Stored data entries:
- - -
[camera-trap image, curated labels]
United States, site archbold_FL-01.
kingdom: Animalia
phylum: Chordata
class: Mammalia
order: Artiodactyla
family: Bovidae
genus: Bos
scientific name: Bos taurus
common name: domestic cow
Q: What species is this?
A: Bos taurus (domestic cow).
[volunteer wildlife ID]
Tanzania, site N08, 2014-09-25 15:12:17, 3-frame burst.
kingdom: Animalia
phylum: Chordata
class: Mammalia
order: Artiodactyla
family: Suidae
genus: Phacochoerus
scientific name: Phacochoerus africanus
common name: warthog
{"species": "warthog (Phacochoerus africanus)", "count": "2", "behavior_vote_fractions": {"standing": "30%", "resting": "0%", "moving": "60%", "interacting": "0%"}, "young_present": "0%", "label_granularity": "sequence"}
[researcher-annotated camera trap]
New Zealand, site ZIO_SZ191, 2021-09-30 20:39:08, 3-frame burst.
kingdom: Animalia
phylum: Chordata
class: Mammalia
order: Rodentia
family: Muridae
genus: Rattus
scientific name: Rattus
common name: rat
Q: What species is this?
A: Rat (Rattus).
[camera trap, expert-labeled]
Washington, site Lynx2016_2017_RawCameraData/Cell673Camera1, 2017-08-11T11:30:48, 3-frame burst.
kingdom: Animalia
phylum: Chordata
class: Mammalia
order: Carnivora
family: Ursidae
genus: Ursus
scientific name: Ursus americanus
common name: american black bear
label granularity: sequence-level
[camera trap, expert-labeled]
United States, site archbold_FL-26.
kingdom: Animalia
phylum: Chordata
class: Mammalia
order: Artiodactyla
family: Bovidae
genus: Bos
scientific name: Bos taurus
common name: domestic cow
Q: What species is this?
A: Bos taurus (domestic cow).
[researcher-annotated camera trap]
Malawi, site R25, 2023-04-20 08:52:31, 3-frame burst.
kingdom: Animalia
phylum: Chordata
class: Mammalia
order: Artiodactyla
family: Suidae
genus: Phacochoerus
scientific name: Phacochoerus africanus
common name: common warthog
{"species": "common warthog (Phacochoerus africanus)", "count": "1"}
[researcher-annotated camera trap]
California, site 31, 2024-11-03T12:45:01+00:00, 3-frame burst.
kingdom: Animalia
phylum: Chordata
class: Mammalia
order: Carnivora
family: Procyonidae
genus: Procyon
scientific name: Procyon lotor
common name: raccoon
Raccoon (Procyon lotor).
- - -
Each of the lines above should be printed again precisely as it reads.

[camera-trap image, curated labels]
United States, site archbold_FL-01.
kingdom: Animalia
phylum: Chordata
class: Mammalia
order: Artiodactyla
family: Bovidae
genus: Bos
scientific name: Bos taurus
common name: domestic cow
Q: What species is this?
A: Bos taurus (domestic cow).
[volunteer wildlife ID]
Tanzania, site N08, 2014-09-25 15:12:17, 3-frame burst.
kingdom: Animalia
phylum: Chordata
class: Mammalia
order: Artiodactyla
family: Suidae
genus: Phacochoerus
scientific name: Phacochoerus africanus
common name: warthog
{"species": "warthog (Phacochoerus africanus)", "count": "2", "behavior_vote_fractions": {"standing": "30%", "resting": "0%", "moving": "60%", "interacting": "0%"}, "young_present": "0%", "label_granularity": "sequence"}
[researcher-annotated camera trap]
New Zealand, site ZIO_SZ191, 2021-09-30 20:39:08, 3-frame burst.
kingdom: Animalia
phylum: Chordata
class: Mammalia
order: Rodentia
family: Muridae
genus: Rattus
scientific name: Rattus
common name: rat
Q: What species is this?
A: Rat (Rattus).
[camera trap, expert-labeled]
Washington, site Lynx2016_2017_RawCameraData/Cell673Camera1, 2017-08-11T11:30:48, 3-frame burst.
kingdom: Animalia
phylum: Chordata
class: Mammalia
order: Carnivora
family: Ursidae
genus: Ursus
scientific name: Ursus americanus
common name: american black bear
label granularity: sequence-level
[camera trap, expert-labeled]
United States, site archbold_FL-26.
kingdom: Animalia
phylum: Chordata
class: Mammalia
order: Artiodactyla
family: Bovidae
genus: Bos
scientific name: Bos taurus
common name: domestic cow
Q: What species is this?
A: Bos taurus (domestic cow).
[researcher-annotated camera trap]
Malawi, site R25, 2023-04-20 08:52:31, 3-frame burst.
kingdom: Animalia
phylum: Chordata
class: Mammalia
order: Artiodactyla
family: Suidae
genus: Phacochoerus
scientific name: Phacochoerus africanus
common name: common warthog
{"species": "common warthog (Phacochoerus africanus)", "count": "1"}
[researcher-annotated camera trap]
California, site 31, 2024-11-03T12:45:01+00:00, 3-frame burst.
kingdom: Animalia
phylum: Chordata
class: Mammalia
order: Carnivora
family: Procyonidae
genus: Procyon
scientific name: Procyon lotor
common name: raccoon
Raccoon (Procyon lotor).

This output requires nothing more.